Rejet du pourvoi. Certes, le droit d'usage invoqué était « fondé en titre », son existence étant établie avant l'abolition des droits féodaux. Mais aux termes d'une convention passée en 1969 entre l'association nationale de la meunerie française et le précédent propriétaire du moulin, ce dernier, qui avait cessé son activité, s'était engagé à démonter le matériel du moulin moyennant indemnisation. Le démontage ayant bien été effectué, les juges d'appel en ont déduit à bon droit larenonciation de l'ancien propriétaire au droit d'usage de la force motrice du ruisseau.

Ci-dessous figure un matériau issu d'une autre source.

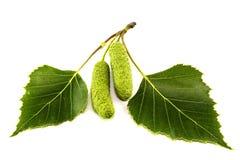 Φύλλα της σημύδας Στοκ Φωτογραφία
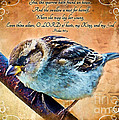 Sparrow With Verse And Painted Effect by Debbie Portwood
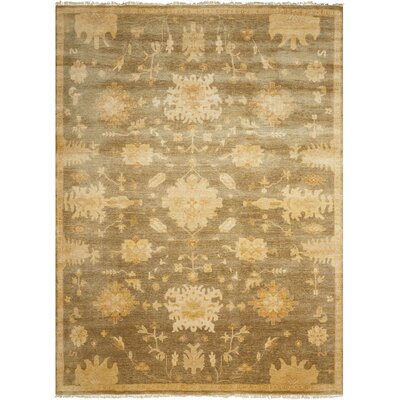 Siriano Sage Area Rug Rug Size: Rectangle 79 x 99
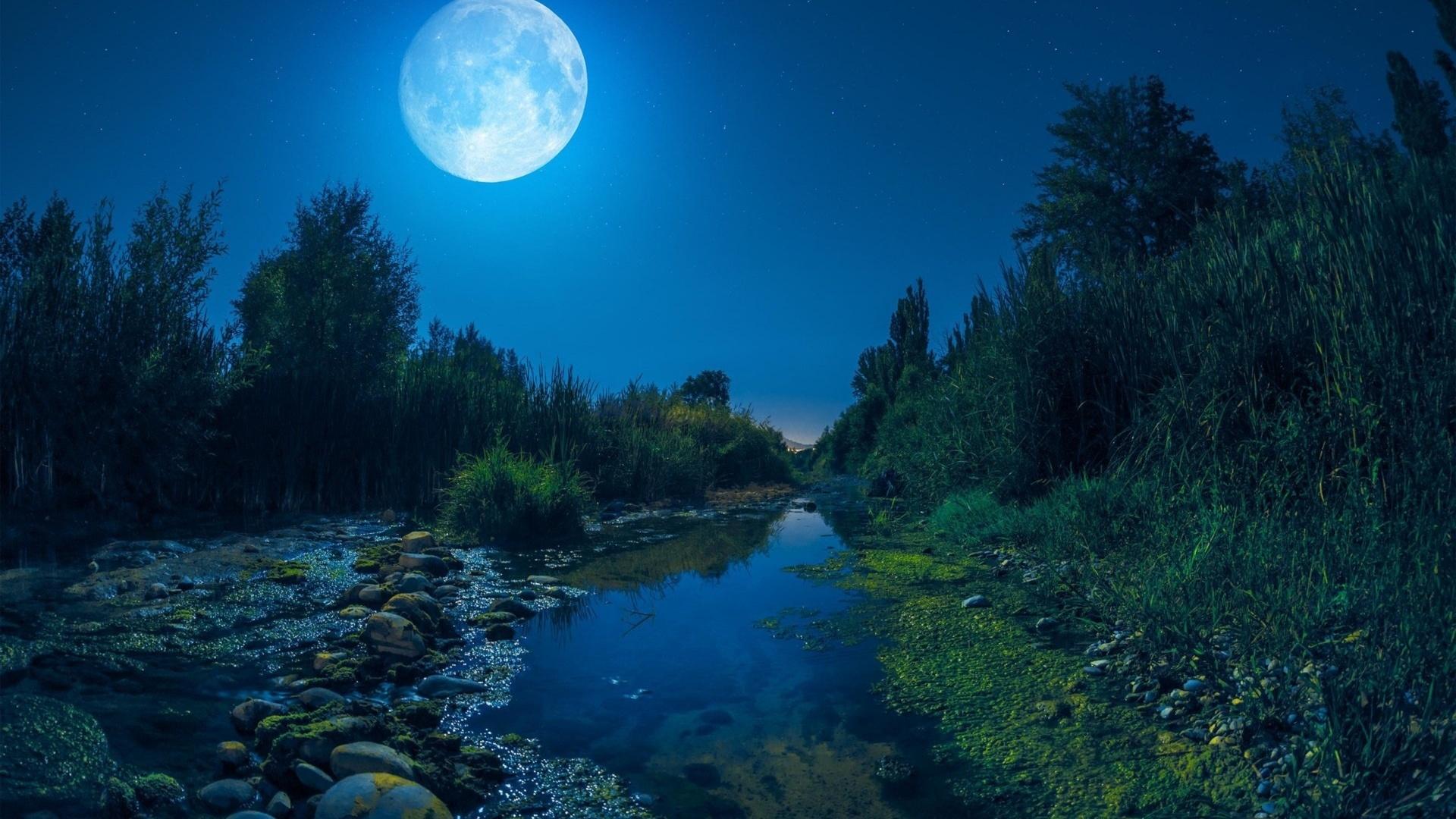 природа, пейзаж, река, деревья, кусты, берега, камни, ночь, луна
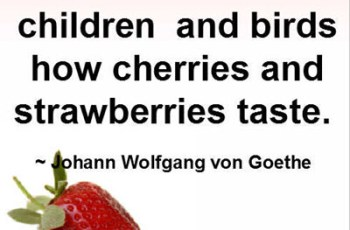 One must ask children and birds how cherries and strawberries taste. ~ Johann Wolfgang von Goethe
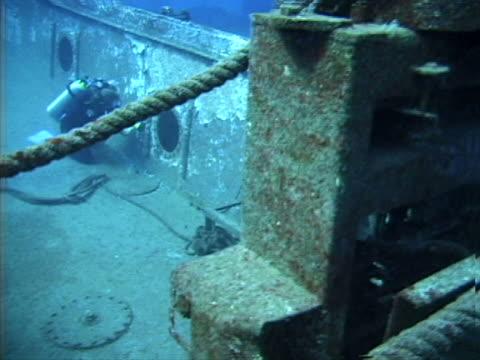 diver inspecting sunken wreckage - tierisches exoskelett stock-videos und b-roll-filmmaterial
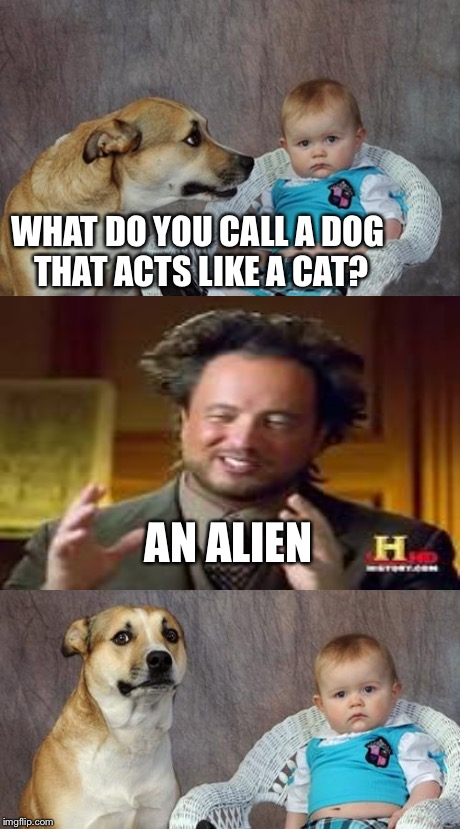 Dad Joke Dog Meme | WHAT DO YOU CALL A DOG THAT ACTS LIKE A CAT? AN ALIEN | image tagged in memes,dad joke dog,ancient aliens | made w/ Imgflip meme maker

Un établissement (moulin, usine) riverain d'un cours d'eau justifie d'un droit sur l'eau « fondé en titre » lorsqu'il a été autorisé avant l'Edit de Moulins de 1566, s'il existait avant l'abolition de la féodalité par le décret du 4 août 1789 ou encore s'il a été acquis lors d'une vente de biens nationaux pendant la Révolution. La Cour de cassation a déjà eu l'occasion de préciser que la « renonciation à un [tel] droit ne se déduit pas de la seule inaction de son titulaire et ne peut résulter que d'actes manifestant sans équivoque la volonté de renoncer (Cass. 3e civ. 1-4-1992 n° 90-14.066 : Bull. civ. III n° 115, RTD civ. 1993 p. 851 obs. F. Zenati). Loin de contredire cette solution, les juges ont ici déduit la renonciation du comportement positif du titulaire du droit.